SET EXERCISE A:
Convert the part of the listing that opens with the line containing "Inspecting the scene, is" and runs through the end of the listing into a Markdown table. Use two columns, Row and Line, number the rows in order, and leave out blank lines.

SOURCE DOCUMENT:
______
# How to Sister I Joist



## datahoe (Dec 26, 2012)

Hello,

I'm new to DIY and looking for a little advice. I am placing a 175 gallon aquarium in my living room and need to reinforce the floor it will be. Below the living room is unfinished and I have access to the floor joists ( I joists that are 24 inch on center). The aquarium will have to go parallel with two joists along a load bearing wall. Others have recommended I sister the two I joists with 2x12 and I should be fine. Would screwing or nailing a 2x12 into the I joist compromise the joist? What would be the best and most cost effective way to reinforce the floor for an aquarium? The house was built in September 2012. Any advice or information would be greatly appreciated. I just don't want to do something that can affect my new home, in a negative way.


----------



## joecaption (Nov 30, 2011)

That would work if it can fit in the webbing of the joist.
Georgia Pacific suggest just using 3/4 plywood or OSB on both sides with constrution adhesive and nails.


----------



## datahoe (Dec 26, 2012)

joecaption said:


> That would work if it can fit in the webbing of the joist.
> Georgia Pacific suggest just using 3/4 plywood or OSB on both sides with constrution adhesive and nails.


Thank you. So would I need to have the plywood or OSB span the entire webbing? From wall to wall is approximately 12 feet.


----------



## woodworkbykirk (Sep 25, 2011)

for extra strength fill in between the top and bottom chord with plywood then sister along the full width of it with plywood as well. do it so its glued and screwed but when you fill between the chords maks sure you dont cut it so its deadly tight leave 1/8 - 3/16 gap as if you cut it tight you can spread the joist apart which desroys its integrity


----------



## hand drive (Apr 21, 2012)

exactly what woodworkbykirk mentioned except don't forget to stagger the plywood seams away from each other as far as possible. staggered seams will help make the span stronger


----------



## datahoe (Dec 26, 2012)
______
SET EXERCISE B:
From the forum thread on sistering I joists, reproduce word for word the part that opens with the words containing "I'm new to DIY" and closes with "(Nov 30, 2011)".
______
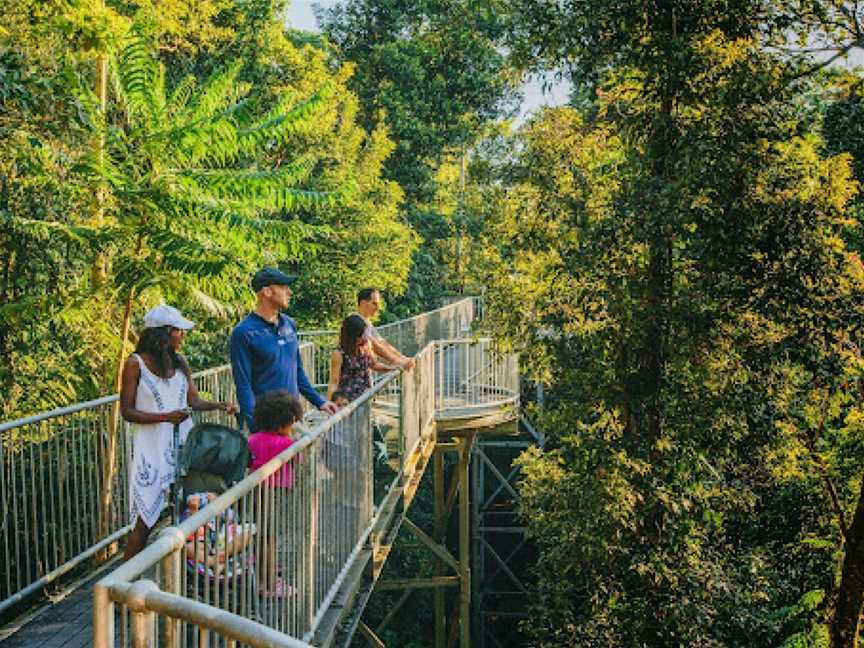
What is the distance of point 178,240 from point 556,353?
11.2 feet

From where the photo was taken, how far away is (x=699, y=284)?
308 inches

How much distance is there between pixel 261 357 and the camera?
5.73m

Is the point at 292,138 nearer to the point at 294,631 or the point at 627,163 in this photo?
the point at 627,163

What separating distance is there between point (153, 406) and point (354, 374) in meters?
2.71

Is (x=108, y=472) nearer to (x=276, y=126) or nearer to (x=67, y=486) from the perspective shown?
(x=67, y=486)

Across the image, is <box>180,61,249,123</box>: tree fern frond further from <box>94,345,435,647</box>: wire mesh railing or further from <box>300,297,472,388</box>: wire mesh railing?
<box>300,297,472,388</box>: wire mesh railing

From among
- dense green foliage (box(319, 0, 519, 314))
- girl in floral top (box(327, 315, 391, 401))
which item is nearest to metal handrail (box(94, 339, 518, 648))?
girl in floral top (box(327, 315, 391, 401))

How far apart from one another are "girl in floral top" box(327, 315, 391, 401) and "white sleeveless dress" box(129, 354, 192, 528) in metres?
2.38

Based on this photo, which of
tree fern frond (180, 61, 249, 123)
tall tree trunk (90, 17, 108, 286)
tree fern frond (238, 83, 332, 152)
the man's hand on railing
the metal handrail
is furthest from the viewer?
tree fern frond (238, 83, 332, 152)

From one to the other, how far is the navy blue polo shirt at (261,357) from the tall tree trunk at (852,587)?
6367 mm

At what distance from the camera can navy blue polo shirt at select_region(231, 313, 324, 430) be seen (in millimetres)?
5566

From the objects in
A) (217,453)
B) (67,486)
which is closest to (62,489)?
(67,486)

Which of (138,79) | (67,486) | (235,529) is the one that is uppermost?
(138,79)

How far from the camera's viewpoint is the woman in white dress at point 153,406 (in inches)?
207
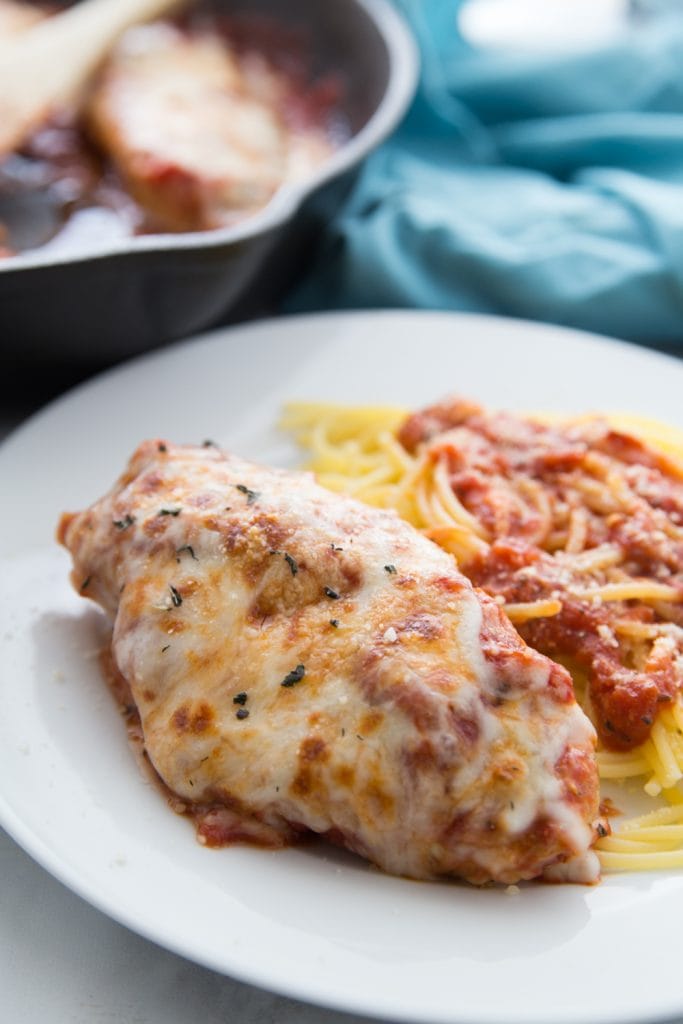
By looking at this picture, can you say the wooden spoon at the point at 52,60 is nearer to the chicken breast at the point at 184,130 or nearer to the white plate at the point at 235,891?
the chicken breast at the point at 184,130

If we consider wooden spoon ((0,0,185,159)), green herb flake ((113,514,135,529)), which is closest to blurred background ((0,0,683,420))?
wooden spoon ((0,0,185,159))

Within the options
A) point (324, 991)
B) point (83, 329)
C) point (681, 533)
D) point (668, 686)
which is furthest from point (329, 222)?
point (324, 991)

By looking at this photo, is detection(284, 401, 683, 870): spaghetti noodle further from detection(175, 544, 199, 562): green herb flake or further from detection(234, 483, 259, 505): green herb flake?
detection(175, 544, 199, 562): green herb flake

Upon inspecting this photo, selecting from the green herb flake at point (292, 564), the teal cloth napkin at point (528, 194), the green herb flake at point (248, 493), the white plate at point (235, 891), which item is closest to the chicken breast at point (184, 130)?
the teal cloth napkin at point (528, 194)

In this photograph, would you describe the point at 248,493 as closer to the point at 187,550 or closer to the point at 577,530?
the point at 187,550

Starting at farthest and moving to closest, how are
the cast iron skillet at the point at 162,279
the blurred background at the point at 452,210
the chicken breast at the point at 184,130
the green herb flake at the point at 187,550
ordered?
1. the chicken breast at the point at 184,130
2. the blurred background at the point at 452,210
3. the cast iron skillet at the point at 162,279
4. the green herb flake at the point at 187,550

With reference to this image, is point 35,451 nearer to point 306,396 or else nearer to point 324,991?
point 306,396
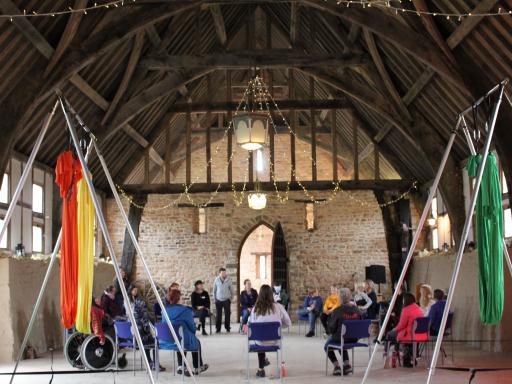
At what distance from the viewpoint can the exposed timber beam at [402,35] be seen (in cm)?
1055

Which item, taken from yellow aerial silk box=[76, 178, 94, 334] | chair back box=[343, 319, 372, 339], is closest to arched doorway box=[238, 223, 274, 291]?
chair back box=[343, 319, 372, 339]

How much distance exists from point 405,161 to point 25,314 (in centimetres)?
915

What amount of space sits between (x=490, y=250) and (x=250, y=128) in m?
4.41

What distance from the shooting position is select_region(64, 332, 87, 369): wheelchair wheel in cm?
948

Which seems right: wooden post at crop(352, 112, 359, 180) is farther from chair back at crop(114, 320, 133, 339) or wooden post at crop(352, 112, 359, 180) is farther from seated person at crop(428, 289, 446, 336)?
chair back at crop(114, 320, 133, 339)

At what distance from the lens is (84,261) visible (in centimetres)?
670

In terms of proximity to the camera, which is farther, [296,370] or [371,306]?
[371,306]

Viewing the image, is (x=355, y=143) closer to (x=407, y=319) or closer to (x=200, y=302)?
(x=200, y=302)

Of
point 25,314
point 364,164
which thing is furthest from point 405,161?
point 25,314

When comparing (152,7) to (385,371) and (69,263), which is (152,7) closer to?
(69,263)

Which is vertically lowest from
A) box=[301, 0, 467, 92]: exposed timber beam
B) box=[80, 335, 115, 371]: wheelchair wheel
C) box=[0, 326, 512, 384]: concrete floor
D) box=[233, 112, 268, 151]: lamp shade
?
box=[0, 326, 512, 384]: concrete floor

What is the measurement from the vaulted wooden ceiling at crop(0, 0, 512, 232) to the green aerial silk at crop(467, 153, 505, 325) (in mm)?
3062

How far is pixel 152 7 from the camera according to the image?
10.8 metres

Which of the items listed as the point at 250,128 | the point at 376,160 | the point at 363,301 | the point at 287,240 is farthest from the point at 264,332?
the point at 287,240
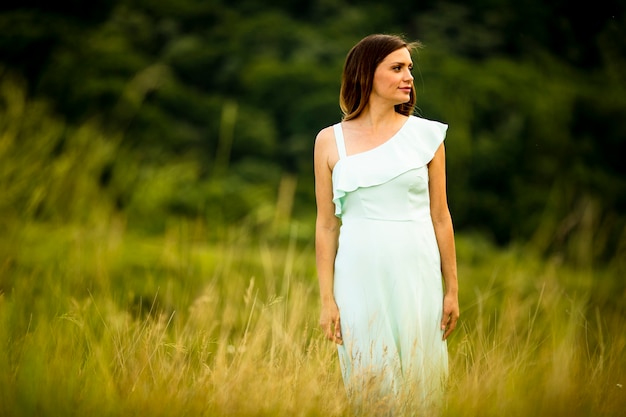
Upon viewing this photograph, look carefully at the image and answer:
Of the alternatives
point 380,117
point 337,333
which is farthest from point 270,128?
point 337,333

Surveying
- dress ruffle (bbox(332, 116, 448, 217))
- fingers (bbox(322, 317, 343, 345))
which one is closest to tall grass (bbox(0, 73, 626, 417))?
fingers (bbox(322, 317, 343, 345))

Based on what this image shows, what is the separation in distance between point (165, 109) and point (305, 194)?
271 cm

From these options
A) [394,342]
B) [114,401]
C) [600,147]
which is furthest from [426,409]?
[600,147]

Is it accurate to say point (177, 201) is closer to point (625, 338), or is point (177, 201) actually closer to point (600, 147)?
point (625, 338)

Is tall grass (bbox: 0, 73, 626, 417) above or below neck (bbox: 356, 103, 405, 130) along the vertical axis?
below

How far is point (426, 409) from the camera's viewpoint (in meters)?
2.33

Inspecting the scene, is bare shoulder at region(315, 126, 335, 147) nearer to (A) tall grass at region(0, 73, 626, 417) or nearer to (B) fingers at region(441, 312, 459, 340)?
(A) tall grass at region(0, 73, 626, 417)

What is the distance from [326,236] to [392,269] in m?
0.25

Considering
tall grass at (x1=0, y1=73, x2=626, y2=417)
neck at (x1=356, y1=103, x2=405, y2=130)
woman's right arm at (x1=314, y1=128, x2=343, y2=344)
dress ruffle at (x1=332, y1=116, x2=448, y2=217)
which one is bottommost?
tall grass at (x1=0, y1=73, x2=626, y2=417)

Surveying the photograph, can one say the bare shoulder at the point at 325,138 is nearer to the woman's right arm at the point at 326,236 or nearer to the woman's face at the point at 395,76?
the woman's right arm at the point at 326,236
______
EXERCISE OUTPUT A:
| Row | Line |
|---|---|
| 1 | Inspecting the scene, is bare shoulder at region(315, 126, 335, 147) nearer to (A) tall grass at region(0, 73, 626, 417) or nearer to (B) fingers at region(441, 312, 459, 340)? |
| 2 | (A) tall grass at region(0, 73, 626, 417) |
| 3 | What is the distance from [326,236] to [392,269] in m? |
| 4 | 0.25 |
| 5 | Considering |
| 6 | tall grass at (x1=0, y1=73, x2=626, y2=417) |
| 7 | neck at (x1=356, y1=103, x2=405, y2=130) |
| 8 | woman's right arm at (x1=314, y1=128, x2=343, y2=344) |
| 9 | dress ruffle at (x1=332, y1=116, x2=448, y2=217) |
| 10 | which one is bottommost? |
| 11 | tall grass at (x1=0, y1=73, x2=626, y2=417) |
| 12 | Surveying the photograph, can one say the bare shoulder at the point at 325,138 is nearer to the woman's right arm at the point at 326,236 or nearer to the woman's face at the point at 395,76? |
| 13 | the woman's right arm at the point at 326,236 |

EXERCISE OUTPUT B:
I'm new to DIY and looking for a little advice. I am placing a 175 gallon aquarium in my living room and need to reinforce the floor it will be. Below the living room is unfinished and I have access to the floor joists ( I joists that are 24 inch on center). The aquarium will have to go parallel with two joists along a load bearing wall. Others have recommended I sister the two I joists with 2x12 and I should be fine. Would screwing or nailing a 2x12 into the I joist compromise the joist? What would be the best and most cost effective way to reinforce the floor for an aquarium? The house was built in September 2012. Any advice or information would be greatly appreciated. I just don't want to do something that can affect my new home, in a negative way.


----------



## joecaption (Nov 30, 2011)